Landapotheke mit „bester Lage“ findet Nachfolgerin Laura Schulz, 01.09.2024 07:45 Uhr
Franz-Josef Ruthmann ist glücklich: Er kann seine Apotheke an eine jüngere Apothekerin übergeben. Nachdem er etwa dreieinhalb Jahre unter anderem über Kleinanzeigen eine Nachfolgerin oder einen Nachfolger suchte, wird die Montigny-Apotheke im nordrhein-westfälischen Kierspe nun zum 1. September eine neue Inhaberin haben. Am Ende half aber nicht die Anzeige, sondern einfache Mundpropaganda.
Astrid Hermes ist durch eine Angestellte auf die womöglich bald führungslose Apotheke aufmerksam gemacht worden. Über die Anzeige konnte sich die Apothekerin dann schon einmal ein erstes Bild vom Angebot machen. Ruthmanns Sohn hatte das Inserat hier vor etwa zwei Jahren veröffentlicht und den Preis mit 230.000 Euro inklusive Warenlager angegeben. Da suchte er bereits seit eineinhalb Jahren eine Nachfolgerin oder einen Nachfolger.
Die Summe hatte der Sohn unter anderem so ausgesucht, damit nicht alle möglichen Angebote reinflattern, sondern eher ernstgemeinte. Am Ende habe er aber mit allem Drum und Dran etwa 200.000 Euro bekommen, womit er zufrieden sei. Anfragen für die Apotheke habe er mehrere gehabt. Viele Interessenten hätten aber nur Forderungen gestellt. Einige waren zwar seriös, lehnten dann aber aufgrund des Standortes ab.
Sorgen wegen Standort? „Die können nicht weiter rechnen“
„Hier gibt es nicht viel, wir haben eine normale Infrastruktur. Wenn man was Größeres will, dann muss man in die großen Städte schauen“, meint Ruthmann über seine Kleinstadt mit etwa 17.000 Einwohner:innen. Doch auch wenn hier nicht viel los zu sein scheint, sollte man sich davon nicht täuschen lassen. „Die können nicht weiter rechnen“, meint er über diejenigen, die den Wert des Standortes nicht erkennen. „Es gibt hier drei Apotheken, ich habe die in der Mitte mit der besten Lage, mit Parkplätzen. Die Zukunftsaussichten sehen hier gut aus“ erklärt der Noch-Inhaber – auch mit Blick auf die anderen Apotheken, die ebenfalls bald ihre Nachfolge regeln müssen. „Wir sind hier auf dem richtigen Platz“, freut er sich.
Dass er diesen Standort ergattern konnte, ist für ihn ein wenig glückliche Fügung gewesen. Eigentlich hatte er seine Apotheke am Bahnhof eröffnet, doch der wurde geschlossen – der Standortvorteil war damit passé. Doch über seinen Schwiegervater kam er vom alten Bahnhof am Stadtrand an den neuen Standort im Zentrum. „Ich hatte schlagartig das Dreifache an Umsätzen.“
Inzwischen ist gegenüber auch ein Ärztehaus entstanden. „Man hat hier ein ruhiges Apothekenleben. In der Großstadt gibt es nur Konkurrenz, hier vertragen sich alle untereinander. Da kann man geruhsam am Abend nach Hause gehen.“ Für seine Nachfolgerin, der er auch sein Team übergibt, sieht er also durchaus positiv in die Zukunft.

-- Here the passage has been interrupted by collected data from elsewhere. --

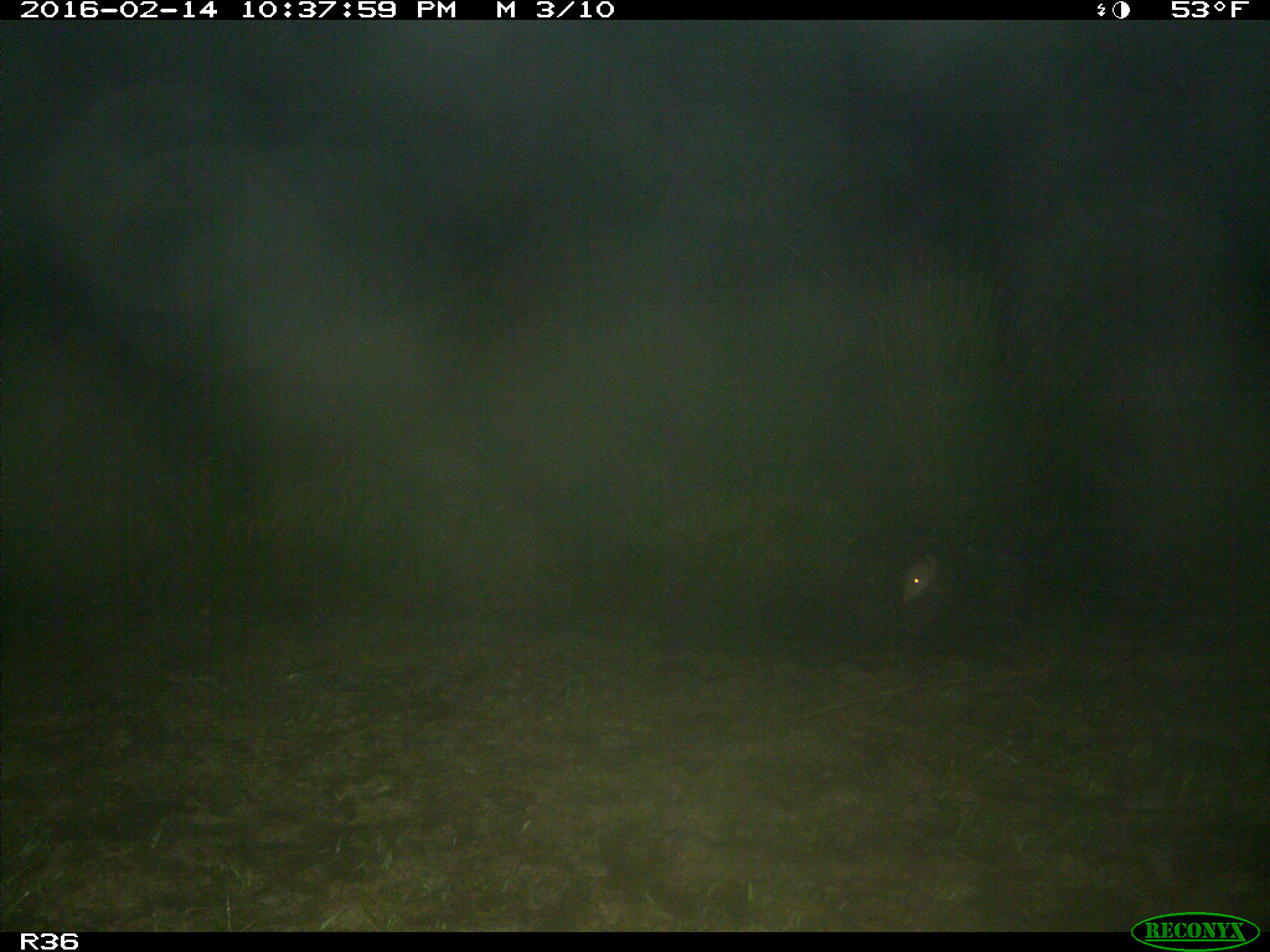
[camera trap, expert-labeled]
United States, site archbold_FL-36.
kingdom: Animalia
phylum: Chordata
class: Mammalia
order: Didelphimorphia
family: Didelphidae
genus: Didelphis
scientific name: Didelphis virginiana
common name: virginia opossum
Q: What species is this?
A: Didelphis virginiana (virginia opossum).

Mit 75 als Vertretungsapotheker auf Achse
Hätte es mit der Nachfolge nicht geklappt, hätte Ruthmann noch etwa acht Jahre weitergemacht, so der Notfallplan. Nun möchte der 75-Jährige Noch-Inhaber stattdessen noch ein bisschen als Vertretungsapotheker unterstützen – sicher wird ihn auch Neu-Inhaberin Hermes mal beauftragen. „Sie hätte mich gerne stundenweise hier“, erzählt Ruthmann. Langeweile komme jedenfalls nicht bei ihm auf.
Was er nicht vermissen wird: die Bürokratie, die etwa die Hälfte der Arbeit ausmache. Seine Vertretungsdienste werde er mit 35 Euro netto pro Stunde anbieten, damit werde er hier auf dem Land gute Karten haben und die Kolleg:innen bestens unterstützen können – viele Vertretungen, gerade in den Städten – seien deutlich teurer.
Jetzt gibt sich der Inhaber ab September aber erst einmal zwei Wochen Zeit für die Abwicklung, danach geht es für vier Wochen an die französische Atlantikküste.